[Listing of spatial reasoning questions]
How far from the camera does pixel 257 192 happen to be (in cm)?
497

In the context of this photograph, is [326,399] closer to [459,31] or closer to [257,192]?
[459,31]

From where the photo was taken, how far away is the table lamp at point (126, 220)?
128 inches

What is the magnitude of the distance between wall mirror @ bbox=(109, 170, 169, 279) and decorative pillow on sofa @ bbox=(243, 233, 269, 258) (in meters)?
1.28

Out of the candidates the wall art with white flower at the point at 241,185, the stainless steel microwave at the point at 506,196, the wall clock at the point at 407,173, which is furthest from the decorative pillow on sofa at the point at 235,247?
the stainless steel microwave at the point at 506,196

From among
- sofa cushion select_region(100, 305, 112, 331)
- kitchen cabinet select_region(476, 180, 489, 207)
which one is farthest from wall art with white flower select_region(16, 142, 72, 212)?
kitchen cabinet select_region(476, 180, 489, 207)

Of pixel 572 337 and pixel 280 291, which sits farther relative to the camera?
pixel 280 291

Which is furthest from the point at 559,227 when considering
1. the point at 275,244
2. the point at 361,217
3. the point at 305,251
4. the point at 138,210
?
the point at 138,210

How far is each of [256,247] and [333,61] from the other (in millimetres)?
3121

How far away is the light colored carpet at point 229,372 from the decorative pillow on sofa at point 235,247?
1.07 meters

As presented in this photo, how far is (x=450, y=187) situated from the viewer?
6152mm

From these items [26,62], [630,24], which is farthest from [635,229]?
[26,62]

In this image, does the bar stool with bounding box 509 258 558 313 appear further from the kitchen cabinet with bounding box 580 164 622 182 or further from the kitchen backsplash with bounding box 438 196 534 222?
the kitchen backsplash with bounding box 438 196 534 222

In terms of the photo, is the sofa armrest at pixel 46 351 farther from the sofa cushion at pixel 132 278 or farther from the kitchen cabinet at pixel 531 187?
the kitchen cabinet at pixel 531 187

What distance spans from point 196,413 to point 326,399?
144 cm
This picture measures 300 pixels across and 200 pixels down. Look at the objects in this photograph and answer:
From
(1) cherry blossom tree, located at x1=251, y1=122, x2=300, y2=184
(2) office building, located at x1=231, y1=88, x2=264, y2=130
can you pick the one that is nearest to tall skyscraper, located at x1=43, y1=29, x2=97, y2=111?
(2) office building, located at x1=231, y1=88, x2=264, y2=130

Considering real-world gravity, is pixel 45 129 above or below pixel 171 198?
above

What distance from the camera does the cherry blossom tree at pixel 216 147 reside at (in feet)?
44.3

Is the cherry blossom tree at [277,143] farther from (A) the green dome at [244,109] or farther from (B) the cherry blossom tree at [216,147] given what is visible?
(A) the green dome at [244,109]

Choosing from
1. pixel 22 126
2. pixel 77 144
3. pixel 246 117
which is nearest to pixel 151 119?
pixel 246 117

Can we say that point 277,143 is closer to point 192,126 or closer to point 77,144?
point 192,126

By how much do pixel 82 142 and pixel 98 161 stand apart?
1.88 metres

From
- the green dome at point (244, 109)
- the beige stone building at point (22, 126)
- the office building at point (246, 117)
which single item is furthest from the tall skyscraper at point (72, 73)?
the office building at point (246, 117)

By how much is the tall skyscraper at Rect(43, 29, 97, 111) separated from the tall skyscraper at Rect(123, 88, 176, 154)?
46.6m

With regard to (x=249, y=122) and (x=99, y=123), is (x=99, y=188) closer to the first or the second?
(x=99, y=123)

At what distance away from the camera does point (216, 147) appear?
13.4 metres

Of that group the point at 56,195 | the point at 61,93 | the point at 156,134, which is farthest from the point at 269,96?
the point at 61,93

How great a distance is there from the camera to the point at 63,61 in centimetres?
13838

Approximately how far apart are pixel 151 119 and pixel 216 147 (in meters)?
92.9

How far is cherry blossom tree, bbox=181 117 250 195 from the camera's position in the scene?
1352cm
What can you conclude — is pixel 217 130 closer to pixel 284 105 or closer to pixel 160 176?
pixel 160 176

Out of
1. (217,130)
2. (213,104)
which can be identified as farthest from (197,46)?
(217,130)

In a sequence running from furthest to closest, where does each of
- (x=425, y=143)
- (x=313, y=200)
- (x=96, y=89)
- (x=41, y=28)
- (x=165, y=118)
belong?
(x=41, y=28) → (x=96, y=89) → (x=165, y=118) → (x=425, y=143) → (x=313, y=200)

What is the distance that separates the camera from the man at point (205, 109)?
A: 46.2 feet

--

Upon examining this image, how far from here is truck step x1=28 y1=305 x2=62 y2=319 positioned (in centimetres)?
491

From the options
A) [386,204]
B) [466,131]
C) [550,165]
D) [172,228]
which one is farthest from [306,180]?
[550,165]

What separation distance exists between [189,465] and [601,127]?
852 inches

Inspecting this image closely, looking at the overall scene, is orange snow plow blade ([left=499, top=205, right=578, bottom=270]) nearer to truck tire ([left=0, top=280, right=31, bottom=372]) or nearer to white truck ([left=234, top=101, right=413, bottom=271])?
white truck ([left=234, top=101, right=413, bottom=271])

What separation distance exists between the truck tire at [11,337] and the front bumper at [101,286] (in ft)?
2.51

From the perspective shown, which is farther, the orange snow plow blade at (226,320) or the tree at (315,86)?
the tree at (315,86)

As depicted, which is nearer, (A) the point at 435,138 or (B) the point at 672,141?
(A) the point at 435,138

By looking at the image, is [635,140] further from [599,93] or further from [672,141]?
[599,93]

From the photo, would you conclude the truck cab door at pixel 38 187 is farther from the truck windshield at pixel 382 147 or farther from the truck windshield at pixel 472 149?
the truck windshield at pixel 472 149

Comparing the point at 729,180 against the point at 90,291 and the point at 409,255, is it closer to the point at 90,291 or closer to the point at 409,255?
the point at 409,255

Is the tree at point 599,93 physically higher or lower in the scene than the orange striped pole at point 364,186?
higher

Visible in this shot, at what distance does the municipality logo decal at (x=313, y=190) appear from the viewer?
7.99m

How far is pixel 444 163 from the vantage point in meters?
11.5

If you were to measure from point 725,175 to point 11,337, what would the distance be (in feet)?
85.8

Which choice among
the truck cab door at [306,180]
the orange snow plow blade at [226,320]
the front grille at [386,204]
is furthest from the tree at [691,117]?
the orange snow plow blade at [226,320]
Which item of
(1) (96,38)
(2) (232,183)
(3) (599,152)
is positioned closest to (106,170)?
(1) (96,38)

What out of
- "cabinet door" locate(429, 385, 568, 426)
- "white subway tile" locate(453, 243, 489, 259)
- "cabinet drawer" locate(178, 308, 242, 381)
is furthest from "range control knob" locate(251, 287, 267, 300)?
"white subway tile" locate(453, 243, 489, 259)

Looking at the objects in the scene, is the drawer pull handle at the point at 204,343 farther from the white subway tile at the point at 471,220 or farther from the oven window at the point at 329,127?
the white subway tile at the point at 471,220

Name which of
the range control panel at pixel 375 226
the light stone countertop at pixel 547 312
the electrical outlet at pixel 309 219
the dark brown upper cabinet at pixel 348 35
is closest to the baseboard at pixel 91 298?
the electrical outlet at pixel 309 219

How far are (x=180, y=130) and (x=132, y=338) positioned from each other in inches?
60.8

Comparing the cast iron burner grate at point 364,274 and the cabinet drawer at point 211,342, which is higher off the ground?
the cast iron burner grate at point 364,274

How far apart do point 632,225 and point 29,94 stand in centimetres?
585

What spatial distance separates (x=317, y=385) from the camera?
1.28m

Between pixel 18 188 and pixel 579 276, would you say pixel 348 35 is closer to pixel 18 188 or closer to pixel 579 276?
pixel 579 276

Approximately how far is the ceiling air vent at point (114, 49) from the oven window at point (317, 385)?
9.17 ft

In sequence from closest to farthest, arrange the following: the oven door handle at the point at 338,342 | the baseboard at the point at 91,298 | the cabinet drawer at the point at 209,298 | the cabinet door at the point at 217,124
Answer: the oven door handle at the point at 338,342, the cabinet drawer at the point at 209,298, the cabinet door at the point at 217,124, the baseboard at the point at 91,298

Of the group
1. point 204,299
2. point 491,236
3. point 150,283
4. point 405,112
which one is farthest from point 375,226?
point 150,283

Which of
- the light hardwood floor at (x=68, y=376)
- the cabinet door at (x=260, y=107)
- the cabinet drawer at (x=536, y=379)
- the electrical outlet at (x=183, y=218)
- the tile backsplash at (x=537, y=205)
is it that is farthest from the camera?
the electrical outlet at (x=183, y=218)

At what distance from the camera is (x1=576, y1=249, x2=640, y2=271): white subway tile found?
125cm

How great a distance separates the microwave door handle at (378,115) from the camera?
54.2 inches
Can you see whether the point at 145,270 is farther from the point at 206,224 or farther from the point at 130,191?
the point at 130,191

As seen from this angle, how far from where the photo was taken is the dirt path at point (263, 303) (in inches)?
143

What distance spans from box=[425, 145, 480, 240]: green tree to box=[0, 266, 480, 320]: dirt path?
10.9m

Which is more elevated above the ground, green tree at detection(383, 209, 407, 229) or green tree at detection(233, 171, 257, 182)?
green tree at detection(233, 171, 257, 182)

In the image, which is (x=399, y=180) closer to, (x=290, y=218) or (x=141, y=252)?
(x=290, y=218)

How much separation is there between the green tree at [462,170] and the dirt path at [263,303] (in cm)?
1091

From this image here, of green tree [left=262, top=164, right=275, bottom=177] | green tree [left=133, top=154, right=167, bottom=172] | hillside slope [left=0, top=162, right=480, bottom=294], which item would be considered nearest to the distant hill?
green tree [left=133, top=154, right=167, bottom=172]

---

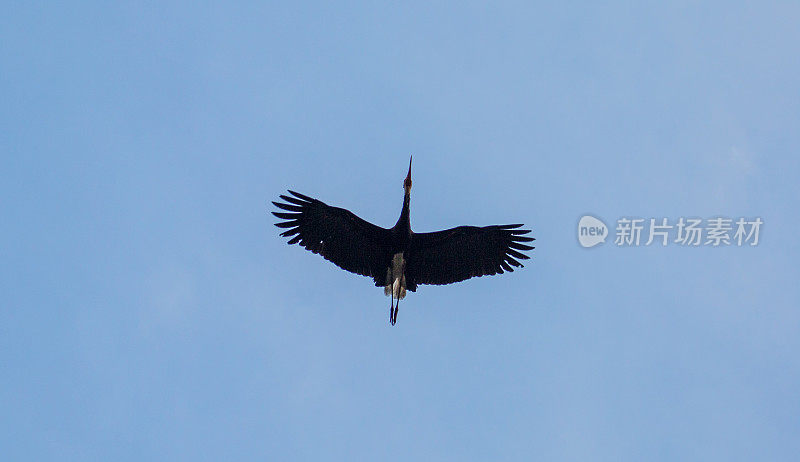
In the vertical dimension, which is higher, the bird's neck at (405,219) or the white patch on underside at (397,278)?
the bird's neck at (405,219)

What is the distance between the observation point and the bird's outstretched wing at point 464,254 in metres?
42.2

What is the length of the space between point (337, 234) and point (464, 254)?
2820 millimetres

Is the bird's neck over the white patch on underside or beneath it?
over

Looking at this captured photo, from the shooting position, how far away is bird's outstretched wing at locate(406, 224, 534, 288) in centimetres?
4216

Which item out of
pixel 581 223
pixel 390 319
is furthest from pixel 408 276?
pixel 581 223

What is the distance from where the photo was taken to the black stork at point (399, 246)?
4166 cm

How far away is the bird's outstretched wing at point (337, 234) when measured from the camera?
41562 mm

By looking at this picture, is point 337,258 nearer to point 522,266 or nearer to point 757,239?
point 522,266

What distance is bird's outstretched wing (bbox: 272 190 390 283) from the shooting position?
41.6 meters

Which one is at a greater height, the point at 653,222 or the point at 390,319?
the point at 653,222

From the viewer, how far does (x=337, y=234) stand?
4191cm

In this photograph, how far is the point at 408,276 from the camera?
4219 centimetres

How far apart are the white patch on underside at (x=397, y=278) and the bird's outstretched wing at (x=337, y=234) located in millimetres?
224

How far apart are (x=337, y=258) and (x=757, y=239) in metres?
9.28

> What the task requires
Arrange the lines of the listing above as a JSON list of strings, one string per line with blank lines omitted, starting at the line containing "How far are" and ending at the line containing "54.2 inches", both included.

> Written answer
[
  "How far are (x=180, y=130) and (x=132, y=338) positioned from each other in inches?",
  "60.8",
  "Comparing the cast iron burner grate at point 364,274 and the cabinet drawer at point 211,342, which is higher off the ground?",
  "the cast iron burner grate at point 364,274",
  "How far apart do point 632,225 and point 29,94 stand in centimetres?",
  "585",
  "What spatial distance separates (x=317, y=385) from the camera?",
  "1.28m",
  "Between pixel 18 188 and pixel 579 276, would you say pixel 348 35 is closer to pixel 18 188 or closer to pixel 579 276?",
  "pixel 579 276",
  "Approximately how far is the ceiling air vent at point (114, 49) from the oven window at point (317, 385)?",
  "9.17 ft",
  "In sequence from closest to farthest, arrange the following: the oven door handle at the point at 338,342 | the baseboard at the point at 91,298 | the cabinet drawer at the point at 209,298 | the cabinet door at the point at 217,124",
  "Answer: the oven door handle at the point at 338,342, the cabinet drawer at the point at 209,298, the cabinet door at the point at 217,124, the baseboard at the point at 91,298",
  "Of the group",
  "1. point 204,299",
  "2. point 491,236",
  "3. point 150,283",
  "4. point 405,112",
  "which one is farthest from point 375,226?",
  "point 150,283",
  "Which of",
  "- the light hardwood floor at (x=68, y=376)",
  "- the cabinet door at (x=260, y=107)",
  "- the cabinet drawer at (x=536, y=379)",
  "- the electrical outlet at (x=183, y=218)",
  "- the tile backsplash at (x=537, y=205)",
  "is it that is farthest from the camera?",
  "the electrical outlet at (x=183, y=218)",
  "At what distance from the camera is (x1=576, y1=249, x2=640, y2=271): white subway tile found?",
  "125cm",
  "How great a distance separates the microwave door handle at (378,115) from the camera?",
  "54.2 inches"
]